**PASSAGE TO READ:**

UNITED STATES
SECURITIES AND EXCHANGE COMMISSION
Washington, D.C. 20549

FORM 8-K/A
(Amendment No. 1)

CURRENT REPORT
Pursuant to Section 13 or 15(d) of
the Securities Exchange Act of 1934

Date of Report (Date of Earliest Event Reported): May 4, 2011

CONSOLIDATED COMMUNICATIONS HOLDINGS, INC.
(Exact name of registrant as specified in its charter)
         
Delaware
 
000-51446
 
02-0636095
(State of Incorporation)
 
(Commission File Number)
 
(IRS employer identification no.)


121 South 17th Street
   
Mattoon, Illinois
 
61938-3987
(Address of principal executive offices)
 
(Zip code)
 
Registrant’s telephone number, including area code: (217) 235-3311

Not Applicable
(Former name or former address, if changed since last report)

Check the appropriate box below if the Form 8-K filing is intended to simultaneously satisfy the filing obligation of the registrant under any of the following provisions:

[    ]    Written communications pursuant to Rule 425 under the Securities Act (17 CFR 230.425)

[    ]    Soliciting material pursuant to Rule 14a-12 under the Exchange Act (17 CFR 240.14a-12)

[    ]    Pre-commencement communications pursuant to Rule 14d-2(b) under the Exchange Act (17 CFR 240.14d-2(b))

[    ]    Pre-commencement communications pursuant to Rule 13e-4(c) under the Exchange Act (17 CFR 240.13e-4(c))
 
 

 
Explanatory Note

Consolidated Communications Holdings, Inc. (the “Company”) is filing this Amendment No. 1 on Form 8−K/A to its Current Report on Form 8−K filed with the U.S. Securities and Exchange Commission on May 4, 2011, to disclose the decision of the Company regarding how frequently to hold a stockholder advisory vote on the compensation of named executive officers.

**INFORMATION PROVIDED:**
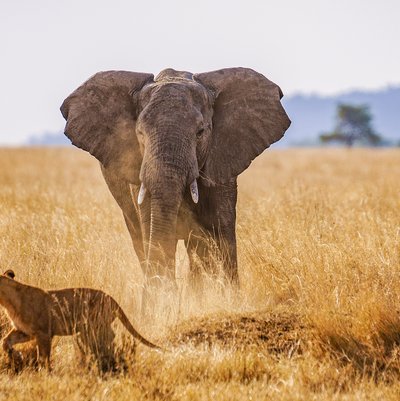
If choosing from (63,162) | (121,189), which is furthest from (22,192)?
(63,162)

**DO THIS:** Write the next part of the Consolidated Communications Form 8-K/A filing, picking up after its final sentence.

**REPLY TO THE EXERCISE:**
Item 5.07.                      Submission of Matters to a Vote of Security Holders.

As previously disclosed, at the Company’s Annual Meeting of Stockholders held on May 3, 2011, the holders of a plurality of the shares voting at the meeting expressed their preference for conducting an advisory stockholder vote on the compensation of the Company’s named executive officers every three years.  The Board of Directors of the Company has determined, consistent with the stockholders’ vote on the matter, to hold such a vote every three years until the next vote on the frequency of such advisory votes.  The Board of Directors plans for the next advisory vote on the compensation of named executive officers of the Company to occur in 2014 as a result of the adoption of the “every three years” standard. 

 
 

 
SIGNATURES

Pursuant to the requirements of the Securities Exchange Act of 1934, the registrant has duly caused this report to be signed on its behalf by the undersigned hereunto duly authorized.


Date: August 19, 2011
   
 
 Consolidated Communications Holdings, Inc.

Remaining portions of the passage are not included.